Watercolour on paper
27 x 35 cm
© Colección Carmen Thyssen-Bornemisza
These eight watercolours belong to a series of twelve, of which numbers 6, 10, 11 and 12 are not featured. The series came from the household of General Juan Prim y Prats. Each was painted from life while the painter was in Tétouan, probably when he was doing military service in Morocco. The series is not known to have been a commission and the fact that the themes are not about war makes it unlikely that they were painted between 1859 and 1860, i.e. the date of the War of Africa, where Prim was commanderin- chief. Rather they seem more consonant with the taste for exotic Orientalist views and themes which became widespread after the war, and thanks to the prestige of Fortuny, who had witnessed the conflict.

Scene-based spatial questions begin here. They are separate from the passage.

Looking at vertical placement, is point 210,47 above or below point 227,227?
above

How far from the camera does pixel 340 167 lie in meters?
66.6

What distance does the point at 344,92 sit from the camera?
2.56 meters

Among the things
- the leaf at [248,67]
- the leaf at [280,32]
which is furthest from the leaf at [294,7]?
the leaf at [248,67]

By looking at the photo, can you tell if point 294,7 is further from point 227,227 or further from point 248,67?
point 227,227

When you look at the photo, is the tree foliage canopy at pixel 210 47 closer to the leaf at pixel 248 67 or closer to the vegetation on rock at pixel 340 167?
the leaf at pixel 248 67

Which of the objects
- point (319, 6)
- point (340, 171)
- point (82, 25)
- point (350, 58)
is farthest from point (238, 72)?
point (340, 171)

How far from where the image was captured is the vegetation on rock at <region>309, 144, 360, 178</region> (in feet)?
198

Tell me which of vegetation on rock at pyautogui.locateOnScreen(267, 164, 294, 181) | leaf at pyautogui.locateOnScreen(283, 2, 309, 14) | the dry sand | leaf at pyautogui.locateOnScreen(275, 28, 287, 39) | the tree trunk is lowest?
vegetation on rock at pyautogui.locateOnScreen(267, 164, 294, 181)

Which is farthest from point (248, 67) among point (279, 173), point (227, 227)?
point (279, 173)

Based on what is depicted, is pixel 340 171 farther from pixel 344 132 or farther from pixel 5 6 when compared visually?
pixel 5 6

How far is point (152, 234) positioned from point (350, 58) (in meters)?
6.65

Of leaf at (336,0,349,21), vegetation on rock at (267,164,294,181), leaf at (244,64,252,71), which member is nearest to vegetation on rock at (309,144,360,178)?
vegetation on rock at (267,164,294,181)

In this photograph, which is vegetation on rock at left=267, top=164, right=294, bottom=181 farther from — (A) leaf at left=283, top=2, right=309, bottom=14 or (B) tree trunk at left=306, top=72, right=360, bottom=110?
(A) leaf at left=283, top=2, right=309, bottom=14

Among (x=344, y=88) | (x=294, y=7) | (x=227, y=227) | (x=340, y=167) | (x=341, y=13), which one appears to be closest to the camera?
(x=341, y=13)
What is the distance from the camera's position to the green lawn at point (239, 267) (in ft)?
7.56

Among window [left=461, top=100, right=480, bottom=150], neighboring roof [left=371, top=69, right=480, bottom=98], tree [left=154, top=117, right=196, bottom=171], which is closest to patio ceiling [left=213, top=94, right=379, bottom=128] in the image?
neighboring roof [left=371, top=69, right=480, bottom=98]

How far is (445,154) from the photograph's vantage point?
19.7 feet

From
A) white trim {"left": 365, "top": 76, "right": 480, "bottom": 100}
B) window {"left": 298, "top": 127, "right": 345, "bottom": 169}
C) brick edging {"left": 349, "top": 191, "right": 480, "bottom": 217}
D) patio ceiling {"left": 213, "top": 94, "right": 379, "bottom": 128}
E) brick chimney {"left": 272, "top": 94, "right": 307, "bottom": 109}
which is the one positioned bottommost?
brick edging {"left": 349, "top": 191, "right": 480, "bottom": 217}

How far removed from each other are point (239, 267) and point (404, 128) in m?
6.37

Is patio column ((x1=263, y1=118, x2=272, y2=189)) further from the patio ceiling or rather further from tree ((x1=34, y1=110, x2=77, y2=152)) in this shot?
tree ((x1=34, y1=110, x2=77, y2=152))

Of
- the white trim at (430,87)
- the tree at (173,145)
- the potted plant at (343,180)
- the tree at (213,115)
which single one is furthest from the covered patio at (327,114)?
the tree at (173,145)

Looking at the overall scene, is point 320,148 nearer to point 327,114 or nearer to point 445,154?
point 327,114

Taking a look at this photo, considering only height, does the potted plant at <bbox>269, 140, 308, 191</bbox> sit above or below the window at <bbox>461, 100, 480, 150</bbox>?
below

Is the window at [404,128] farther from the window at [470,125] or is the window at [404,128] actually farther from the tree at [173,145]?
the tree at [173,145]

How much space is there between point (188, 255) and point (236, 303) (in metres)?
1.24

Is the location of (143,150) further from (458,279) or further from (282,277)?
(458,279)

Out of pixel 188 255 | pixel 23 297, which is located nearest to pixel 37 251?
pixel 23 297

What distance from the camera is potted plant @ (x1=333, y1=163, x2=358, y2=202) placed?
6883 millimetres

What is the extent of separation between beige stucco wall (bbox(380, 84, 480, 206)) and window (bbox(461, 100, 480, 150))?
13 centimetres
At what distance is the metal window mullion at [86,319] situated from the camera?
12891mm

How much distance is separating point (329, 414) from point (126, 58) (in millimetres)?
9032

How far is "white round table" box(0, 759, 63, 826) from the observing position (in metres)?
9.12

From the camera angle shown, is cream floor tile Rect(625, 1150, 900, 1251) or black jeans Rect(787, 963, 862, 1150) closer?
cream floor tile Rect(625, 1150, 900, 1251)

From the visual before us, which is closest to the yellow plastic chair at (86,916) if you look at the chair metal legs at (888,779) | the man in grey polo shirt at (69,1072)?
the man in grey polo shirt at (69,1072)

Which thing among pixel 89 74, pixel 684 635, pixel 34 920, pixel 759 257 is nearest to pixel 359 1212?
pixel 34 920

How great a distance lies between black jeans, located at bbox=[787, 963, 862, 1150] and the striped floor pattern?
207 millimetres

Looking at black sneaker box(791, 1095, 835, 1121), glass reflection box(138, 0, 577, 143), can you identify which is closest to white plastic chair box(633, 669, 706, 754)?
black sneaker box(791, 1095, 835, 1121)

The numeration of the first watercolours shows the city gradually drawing closer, and we see that the atmosphere in the landscapes has been captured successfully. In the case of Tétouan Estuary the greyish blues of the peaks in the distance and the beautiful whitish blue of the water harmonise perfectly with the green banks of the middle area and the white of the village at centre. Meanwhile, all is bathed in a greyish light which the sky reflects in an atmosphere of great radiance. Prominent in Road to Tétouan are the lushness of the vegetation in the lower half (with the picturesque small figure), the horizontal line in the distance, and the subdued colour range of the sky. In Rif Mountains on the Road to Tétouan Flórez captured the vivacity of those expressive grey-blue peaks in contrast with the delicacy of the small figures and trees, with the prominence of sky and light again repeated. The view from a distance of Tétouan shows similar features of a landscape bathed in greyish light. However, when we enter the city, the quality of the watercolours diminishes, due to Flórez’s obvious limitations when reproducing interiors and his awkwardness when attempting to bring perspective lines to life. There is still some light in Street in Tétouan, despite the drawing’s scant appeal – with its very unlikely engrailed arches – and the poorly executed shadows. The clumsiness of the perspective is even more pronounced in A Mosque, where the improbable spatial distribution is not redeemed by the admittedly rather fine picturesqueness of the figures and details. It is true that the diagonal view of the bays in the Great Mosque provides a more convincing angle for capturing the space within, but furniture such as the nimbar is not wellsuited to the area and the shadows are not adequately defined. Regarding the last of the interiors, The Algerian’s Cafe, although the transparency of the space makes a certain atmosphere of light possible, once again the geometry of the perspective is not completely convincing, as for example in the case of the ambiguous placing of the diaphragm arch and – as a result – the end of the raised area on the right, which has not been rendered accurately.